* _EXERCISE PROMPT_:
Search the entries below for the word "accounts", then copy each line in which it is found.

*** DATASET ENTRIES ***

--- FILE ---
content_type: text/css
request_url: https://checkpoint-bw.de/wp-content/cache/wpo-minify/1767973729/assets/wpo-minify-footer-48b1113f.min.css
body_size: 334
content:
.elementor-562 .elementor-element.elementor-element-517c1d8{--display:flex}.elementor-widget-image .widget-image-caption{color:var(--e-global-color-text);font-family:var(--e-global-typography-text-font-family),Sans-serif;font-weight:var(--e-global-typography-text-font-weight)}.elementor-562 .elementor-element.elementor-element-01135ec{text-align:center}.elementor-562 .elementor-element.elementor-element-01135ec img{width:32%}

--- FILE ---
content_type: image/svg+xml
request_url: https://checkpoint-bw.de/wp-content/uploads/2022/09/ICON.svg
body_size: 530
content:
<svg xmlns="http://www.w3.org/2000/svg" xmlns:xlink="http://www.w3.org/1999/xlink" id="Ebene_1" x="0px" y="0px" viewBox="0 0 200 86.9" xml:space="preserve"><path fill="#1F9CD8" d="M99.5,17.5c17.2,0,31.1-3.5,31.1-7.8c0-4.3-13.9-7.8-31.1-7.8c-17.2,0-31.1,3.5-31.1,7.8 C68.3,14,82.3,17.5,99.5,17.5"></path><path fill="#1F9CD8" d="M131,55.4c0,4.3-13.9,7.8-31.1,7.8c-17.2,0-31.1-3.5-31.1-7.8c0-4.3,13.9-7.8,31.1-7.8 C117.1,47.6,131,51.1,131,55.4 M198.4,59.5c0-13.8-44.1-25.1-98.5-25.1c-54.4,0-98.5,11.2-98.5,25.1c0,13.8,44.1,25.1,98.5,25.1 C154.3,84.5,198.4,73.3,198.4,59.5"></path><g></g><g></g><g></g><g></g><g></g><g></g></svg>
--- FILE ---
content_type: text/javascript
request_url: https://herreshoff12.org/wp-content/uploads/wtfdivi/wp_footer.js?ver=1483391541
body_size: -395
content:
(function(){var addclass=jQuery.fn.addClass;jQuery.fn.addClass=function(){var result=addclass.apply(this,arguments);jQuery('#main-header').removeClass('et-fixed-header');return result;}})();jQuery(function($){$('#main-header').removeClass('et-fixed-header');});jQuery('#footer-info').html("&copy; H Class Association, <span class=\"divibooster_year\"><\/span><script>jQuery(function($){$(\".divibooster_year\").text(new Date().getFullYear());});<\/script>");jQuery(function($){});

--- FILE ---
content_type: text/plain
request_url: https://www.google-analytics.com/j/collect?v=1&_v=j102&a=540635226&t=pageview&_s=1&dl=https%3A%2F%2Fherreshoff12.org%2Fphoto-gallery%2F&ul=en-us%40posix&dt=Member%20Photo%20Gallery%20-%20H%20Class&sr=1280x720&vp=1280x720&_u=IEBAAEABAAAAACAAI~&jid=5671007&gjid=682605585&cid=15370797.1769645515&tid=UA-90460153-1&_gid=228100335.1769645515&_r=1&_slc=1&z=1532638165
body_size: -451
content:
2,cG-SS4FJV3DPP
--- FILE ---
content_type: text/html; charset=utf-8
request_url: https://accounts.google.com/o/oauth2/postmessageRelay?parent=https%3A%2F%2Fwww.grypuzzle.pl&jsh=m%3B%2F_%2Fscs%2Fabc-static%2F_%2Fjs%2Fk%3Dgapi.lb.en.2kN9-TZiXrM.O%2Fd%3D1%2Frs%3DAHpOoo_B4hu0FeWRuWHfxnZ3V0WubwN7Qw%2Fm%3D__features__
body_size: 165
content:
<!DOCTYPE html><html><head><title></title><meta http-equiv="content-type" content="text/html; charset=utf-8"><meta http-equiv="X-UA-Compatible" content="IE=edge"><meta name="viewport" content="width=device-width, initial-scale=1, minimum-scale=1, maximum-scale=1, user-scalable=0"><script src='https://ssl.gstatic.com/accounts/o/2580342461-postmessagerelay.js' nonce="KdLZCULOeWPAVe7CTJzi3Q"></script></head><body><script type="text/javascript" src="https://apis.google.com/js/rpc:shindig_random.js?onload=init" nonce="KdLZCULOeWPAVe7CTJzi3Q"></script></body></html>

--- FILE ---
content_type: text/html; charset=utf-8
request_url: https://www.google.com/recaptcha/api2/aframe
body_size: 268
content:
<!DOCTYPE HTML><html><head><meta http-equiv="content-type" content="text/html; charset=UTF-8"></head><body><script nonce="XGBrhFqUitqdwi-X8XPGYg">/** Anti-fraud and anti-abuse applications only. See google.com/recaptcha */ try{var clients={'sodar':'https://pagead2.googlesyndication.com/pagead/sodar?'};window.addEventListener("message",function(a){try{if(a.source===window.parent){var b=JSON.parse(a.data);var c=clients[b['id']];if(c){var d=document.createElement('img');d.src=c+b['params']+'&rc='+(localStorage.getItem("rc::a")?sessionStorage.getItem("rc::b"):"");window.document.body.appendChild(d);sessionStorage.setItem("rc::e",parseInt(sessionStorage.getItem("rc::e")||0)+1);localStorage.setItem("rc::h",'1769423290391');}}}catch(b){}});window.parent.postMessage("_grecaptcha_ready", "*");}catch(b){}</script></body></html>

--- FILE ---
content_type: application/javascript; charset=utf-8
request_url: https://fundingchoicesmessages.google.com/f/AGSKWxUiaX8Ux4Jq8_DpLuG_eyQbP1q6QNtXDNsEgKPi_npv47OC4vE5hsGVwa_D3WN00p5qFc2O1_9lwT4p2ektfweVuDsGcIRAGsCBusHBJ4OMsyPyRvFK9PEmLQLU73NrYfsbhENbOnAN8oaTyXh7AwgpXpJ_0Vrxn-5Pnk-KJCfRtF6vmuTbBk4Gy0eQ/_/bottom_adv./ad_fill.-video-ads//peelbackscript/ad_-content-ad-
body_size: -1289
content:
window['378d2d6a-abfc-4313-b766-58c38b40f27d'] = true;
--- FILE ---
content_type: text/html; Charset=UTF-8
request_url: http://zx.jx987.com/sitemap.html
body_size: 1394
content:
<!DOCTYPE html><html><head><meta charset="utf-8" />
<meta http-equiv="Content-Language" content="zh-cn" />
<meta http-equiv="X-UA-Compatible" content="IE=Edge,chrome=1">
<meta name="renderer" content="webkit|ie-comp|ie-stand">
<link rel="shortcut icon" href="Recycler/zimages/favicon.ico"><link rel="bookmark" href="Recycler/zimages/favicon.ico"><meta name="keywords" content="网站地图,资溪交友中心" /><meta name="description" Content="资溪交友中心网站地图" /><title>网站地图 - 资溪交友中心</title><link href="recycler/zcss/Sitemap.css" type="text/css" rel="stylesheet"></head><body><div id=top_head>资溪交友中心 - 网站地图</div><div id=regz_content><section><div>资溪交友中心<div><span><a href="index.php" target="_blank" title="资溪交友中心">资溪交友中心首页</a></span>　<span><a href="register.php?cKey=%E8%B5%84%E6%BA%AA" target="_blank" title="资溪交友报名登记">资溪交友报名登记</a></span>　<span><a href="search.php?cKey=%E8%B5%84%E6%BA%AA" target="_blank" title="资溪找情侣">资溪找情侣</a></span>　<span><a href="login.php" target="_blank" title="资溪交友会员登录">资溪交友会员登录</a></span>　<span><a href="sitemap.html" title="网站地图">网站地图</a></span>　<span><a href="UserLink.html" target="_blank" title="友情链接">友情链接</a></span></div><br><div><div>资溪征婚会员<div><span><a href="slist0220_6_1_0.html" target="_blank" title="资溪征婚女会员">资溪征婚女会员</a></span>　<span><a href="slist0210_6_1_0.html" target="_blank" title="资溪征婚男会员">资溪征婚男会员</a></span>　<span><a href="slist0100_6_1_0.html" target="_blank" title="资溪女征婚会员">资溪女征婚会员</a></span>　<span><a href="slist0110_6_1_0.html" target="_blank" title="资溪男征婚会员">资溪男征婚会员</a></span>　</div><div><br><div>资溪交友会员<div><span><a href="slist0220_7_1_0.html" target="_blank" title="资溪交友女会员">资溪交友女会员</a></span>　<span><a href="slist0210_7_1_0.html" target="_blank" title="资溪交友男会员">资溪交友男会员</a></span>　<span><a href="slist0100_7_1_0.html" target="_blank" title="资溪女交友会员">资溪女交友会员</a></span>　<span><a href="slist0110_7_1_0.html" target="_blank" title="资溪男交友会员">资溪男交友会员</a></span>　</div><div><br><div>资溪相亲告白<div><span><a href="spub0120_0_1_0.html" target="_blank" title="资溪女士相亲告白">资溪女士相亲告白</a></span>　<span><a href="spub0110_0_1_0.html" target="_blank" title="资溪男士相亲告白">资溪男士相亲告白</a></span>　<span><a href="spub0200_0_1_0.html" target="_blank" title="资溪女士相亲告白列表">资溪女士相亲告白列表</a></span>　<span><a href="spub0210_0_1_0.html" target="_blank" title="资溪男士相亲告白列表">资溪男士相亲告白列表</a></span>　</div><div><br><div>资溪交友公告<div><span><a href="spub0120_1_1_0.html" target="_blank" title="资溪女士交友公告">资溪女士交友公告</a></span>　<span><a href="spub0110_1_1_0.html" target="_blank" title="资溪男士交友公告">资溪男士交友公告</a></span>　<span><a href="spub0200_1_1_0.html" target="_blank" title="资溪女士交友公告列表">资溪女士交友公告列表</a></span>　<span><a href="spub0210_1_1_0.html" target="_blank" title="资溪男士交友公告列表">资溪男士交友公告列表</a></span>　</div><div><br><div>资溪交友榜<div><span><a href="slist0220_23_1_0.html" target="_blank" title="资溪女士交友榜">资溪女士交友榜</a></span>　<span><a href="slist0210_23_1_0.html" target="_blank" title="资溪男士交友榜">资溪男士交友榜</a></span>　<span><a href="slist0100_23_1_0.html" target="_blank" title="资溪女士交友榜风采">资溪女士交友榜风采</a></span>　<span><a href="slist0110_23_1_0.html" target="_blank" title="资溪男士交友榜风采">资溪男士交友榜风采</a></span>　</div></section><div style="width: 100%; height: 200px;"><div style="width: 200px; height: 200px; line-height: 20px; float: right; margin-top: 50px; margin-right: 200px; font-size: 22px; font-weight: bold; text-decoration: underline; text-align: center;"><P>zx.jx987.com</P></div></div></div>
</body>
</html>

***

* _OUTPUT FOR THIS TASK_:
request_url: https://accounts.google.com/o/oauth2/postmessageRelay?parent=https%3A%2F%2Fwww.grypuzzle.pl&jsh=m%3B%2F_%2Fscs%2Fabc-static%2F_%2Fjs%2Fk%3Dgapi.lb.en.2kN9-TZiXrM.O%2Fd%3D1%2Frs%3DAHpOoo_B4hu0FeWRuWHfxnZ3V0WubwN7Qw%2Fm%3D__features__
<!DOCTYPE html><html><head><title></title><meta http-equiv="content-type" content="text/html; charset=utf-8"><meta http-equiv="X-UA-Compatible" content="IE=edge"><meta name="viewport" content="width=device-width, initial-scale=1, minimum-scale=1, maximum-scale=1, user-scalable=0"><script src='https://ssl.gstatic.com/accounts/o/2580342461-postmessagerelay.js' nonce="KdLZCULOeWPAVe7CTJzi3Q"></script></head><body><script type="text/javascript" src="https://apis.google.com/js/rpc:shindig_random.js?onload=init" nonce="KdLZCULOeWPAVe7CTJzi3Q"></script></body></html>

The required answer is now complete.